L’homme tenait plus du gourou de campagne que de l’homme de sciences, mais sa collection de fioles et herbes séchées était tout simplement impressionnante et embaumait toute la demeure. Il devait y avoir quelque chose là dedans…

– J’ai déjà tout essayé ! Même lorsqu’il était au repos, il avait déjà une chaleur corporelle bien trop élevée… Là il bat tous les records !

Ne le dis pas, surtout ne dis pas qu’il devrait déjà être mort… C’était la dernière chose que Mart voulait entendre en ce moment.

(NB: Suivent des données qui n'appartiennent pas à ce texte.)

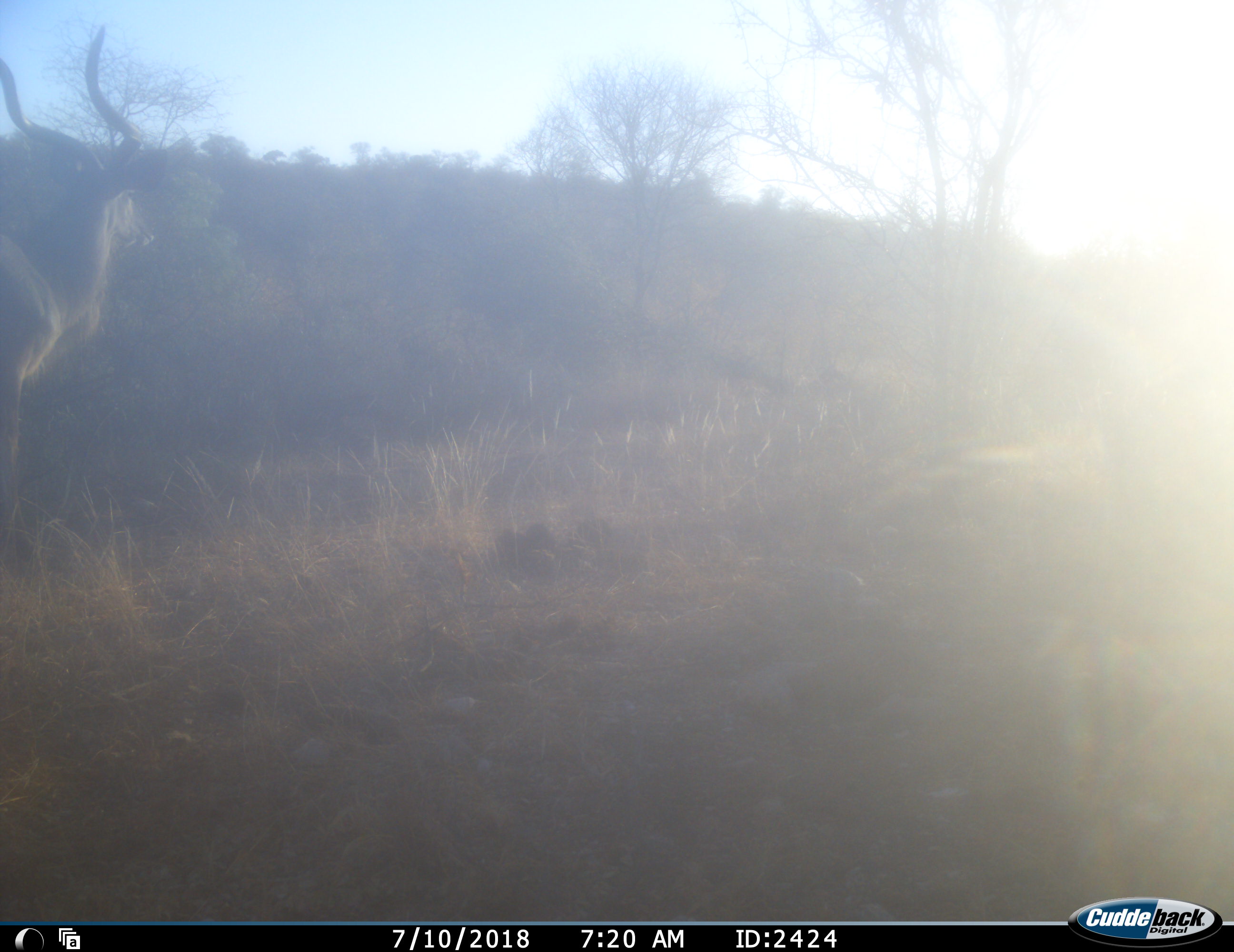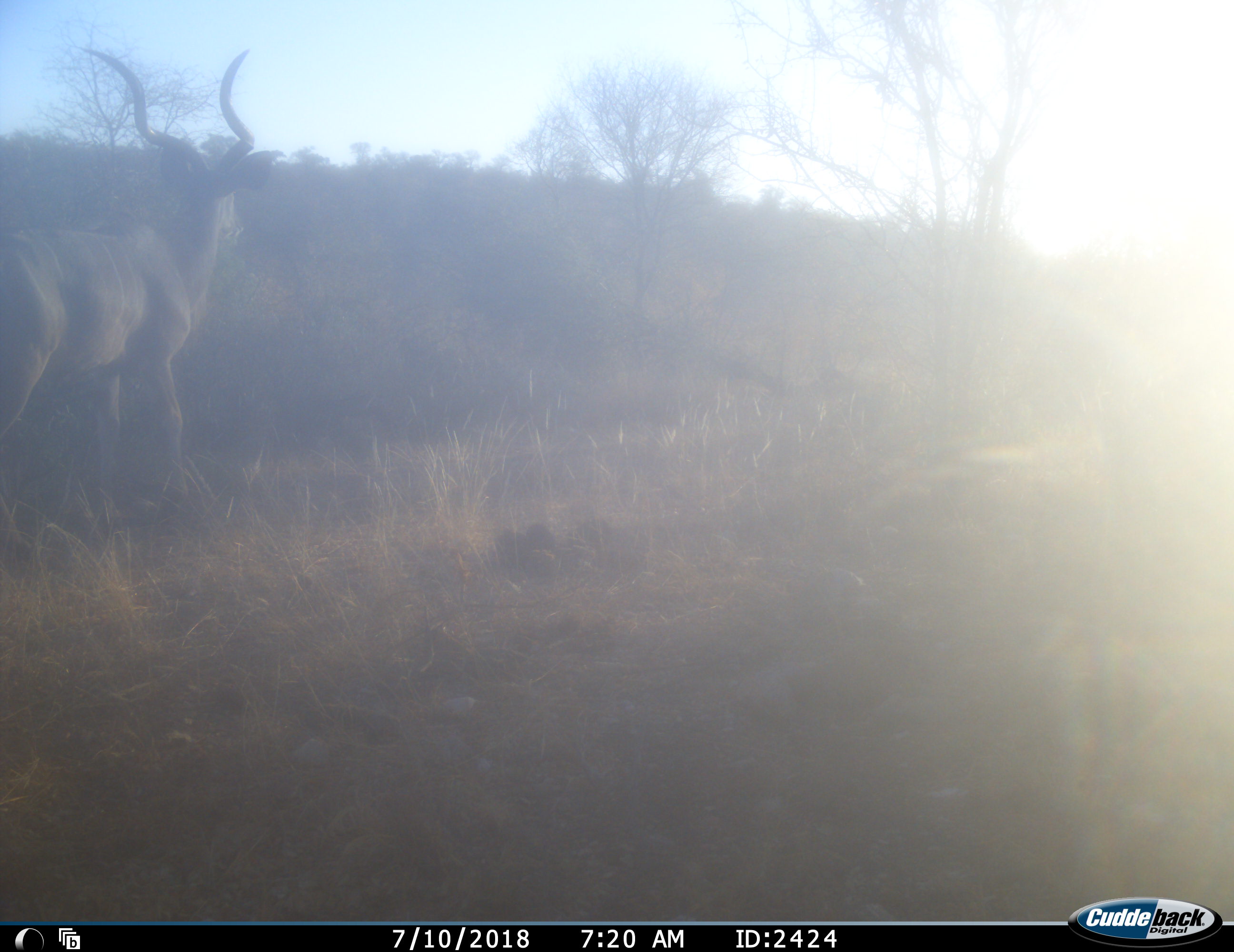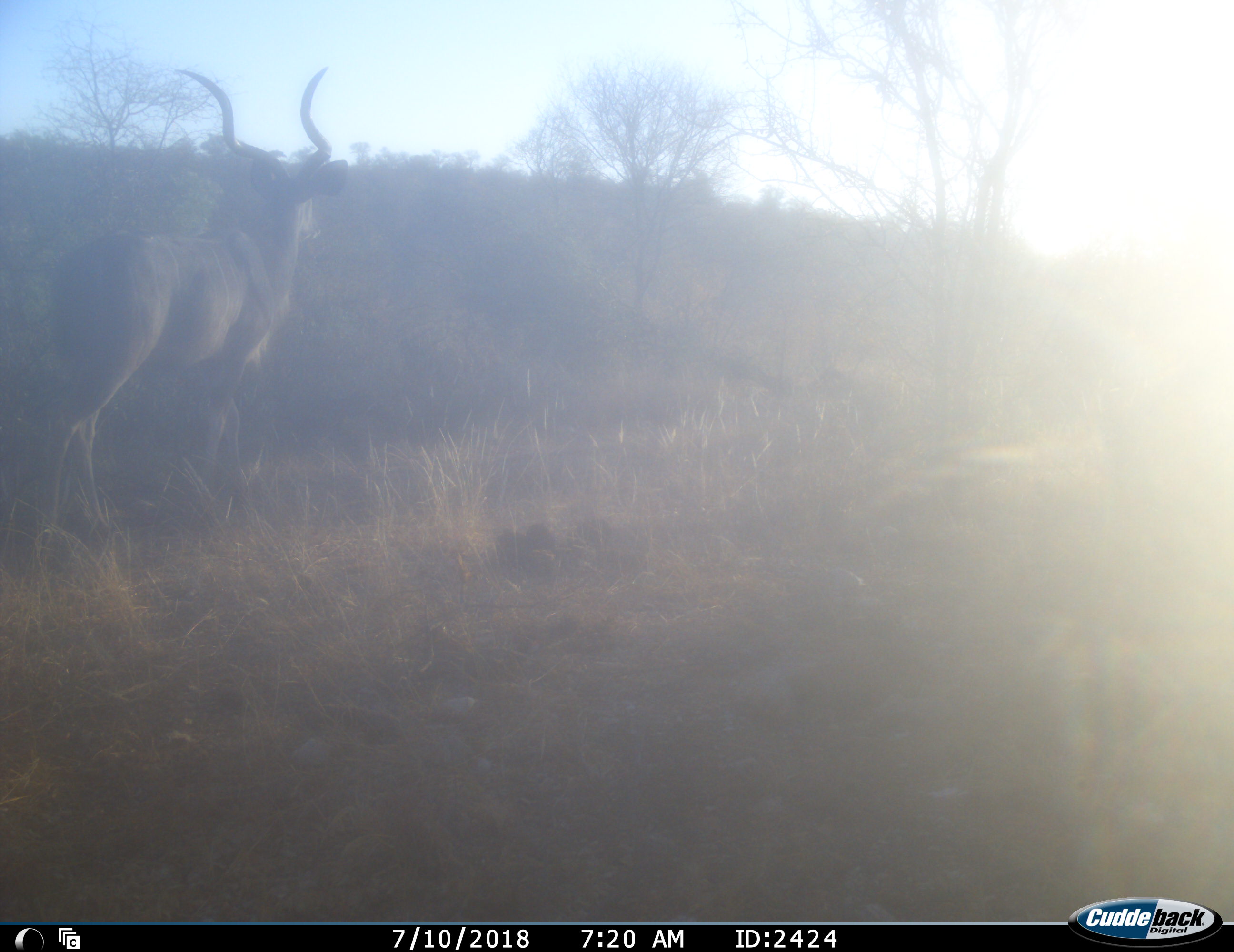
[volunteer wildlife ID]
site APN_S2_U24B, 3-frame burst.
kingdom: Animalia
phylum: Chordata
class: Mammalia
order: Artiodactyla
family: Bovidae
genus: Tragelaphus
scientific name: Tragelaphus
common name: kudu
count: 1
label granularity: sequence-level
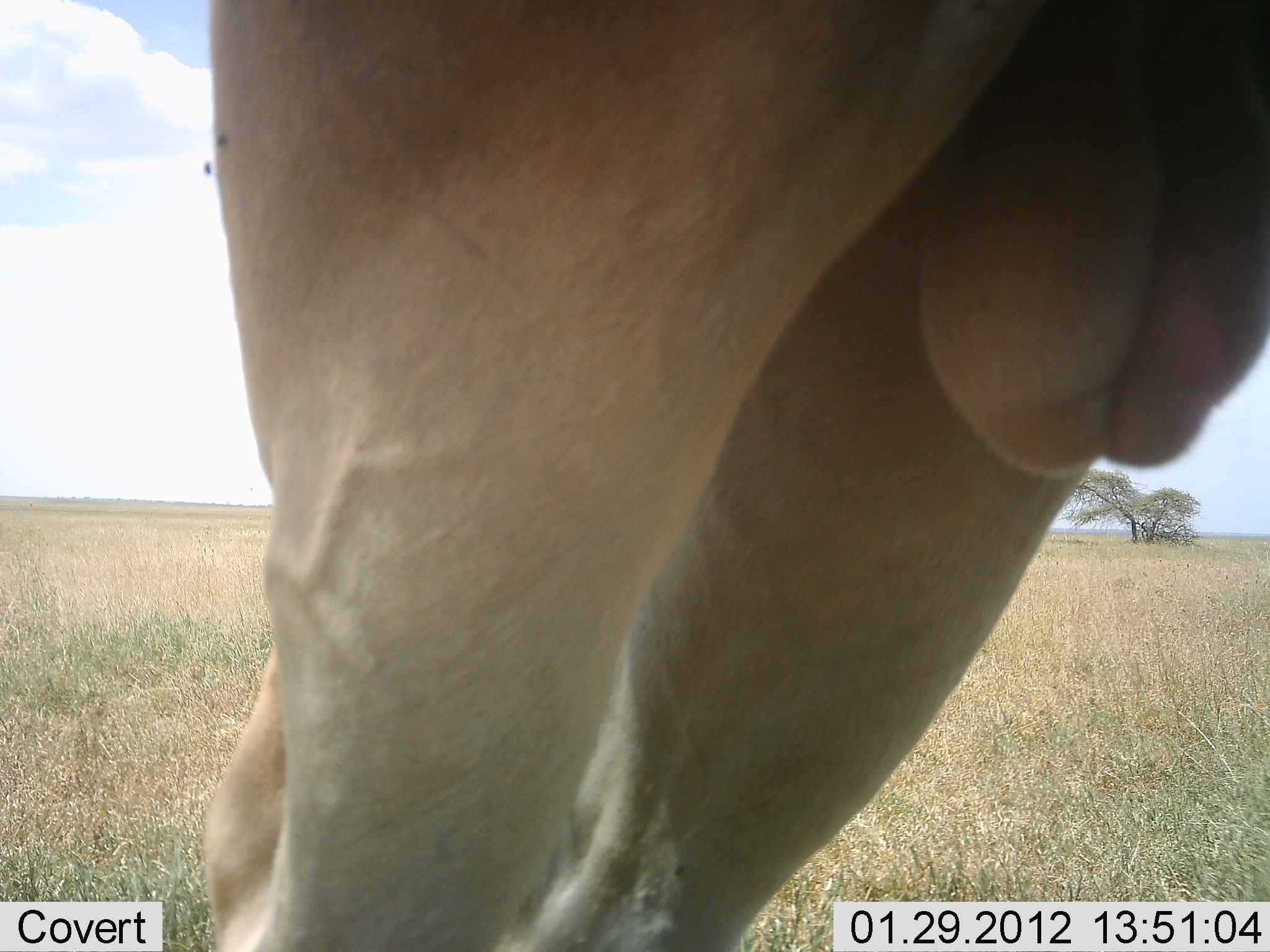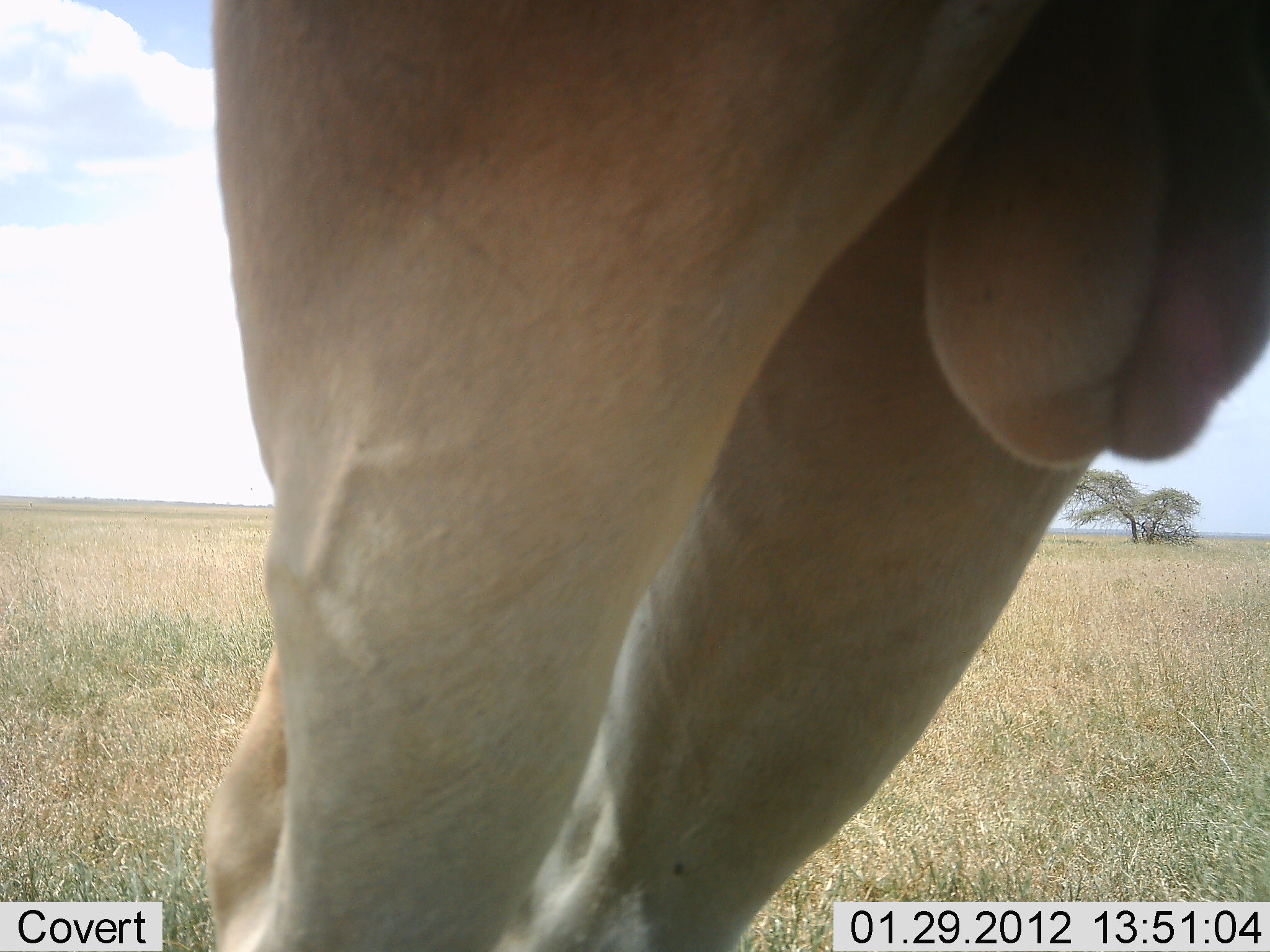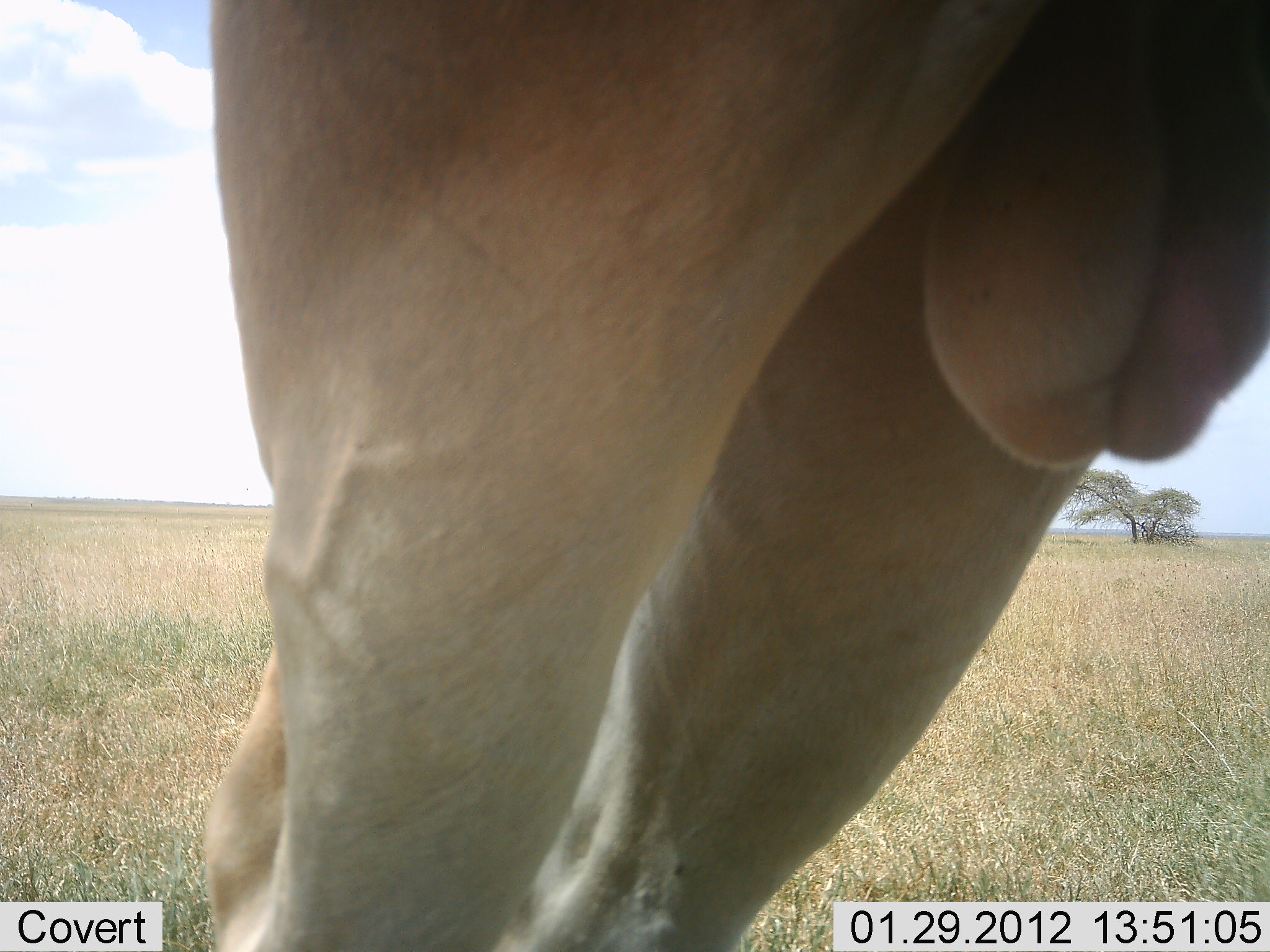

– On aurait quand même dû rouvrir la blessure pour essayer d’enlever le poison…

Le guérisseur s’immobilisa à ces mots pour regarder Mart.

– Non, cela n’aurait servi à rien, il circulait déjà dans son sang. Là aussi… Je n’ai jamais vu quelqu’un passer la nuit avec de l’extrait de coasseur aveugle dans les veines. Votre ami est vraiment plein de surprises.

– Il y a déjà été exposé une fois… Enfin, ce n’était qu’un contact cutané avec la bête. Peut-être qu’il a développé une certaine résistance ?

L’espoir de Mart ne dura pas longtemps : le souffle de Dimitri se transforma en un râle qui disait toute la douleur qui l’assaillait.

– On ne développe pas une résistance par une exposition unique… Ce n’est pas bon, ça !

Le guérisseur s’approcha de Dimitri, mais s’arrêta devant lui.

– Dîtes, j’ai entendu ce qui circule à propos d’hier soir… Vous ne pourriez pas l’aider à respirer ?

Mart secoua la tête. Quelque chose était en train de changer. Le souffle de Dimitri était extrêmement chaud.

– Je pourrais, mais ce n’est pas l’air le problème. J’interviendrai s’il suffoque, mais… Vous l’avez dit vous-même, il est plein de surprises.

– Je ne comprends pas, vous pouvez l’aider et ne le faites pas ? Un instant plus tôt, vous désespériez de pouvoir faire quelque chose…

– Faites-moi confiance et allongez-vous face contre terre. Je sais ce qui arrive. J’essaierai de limiter les dégâts…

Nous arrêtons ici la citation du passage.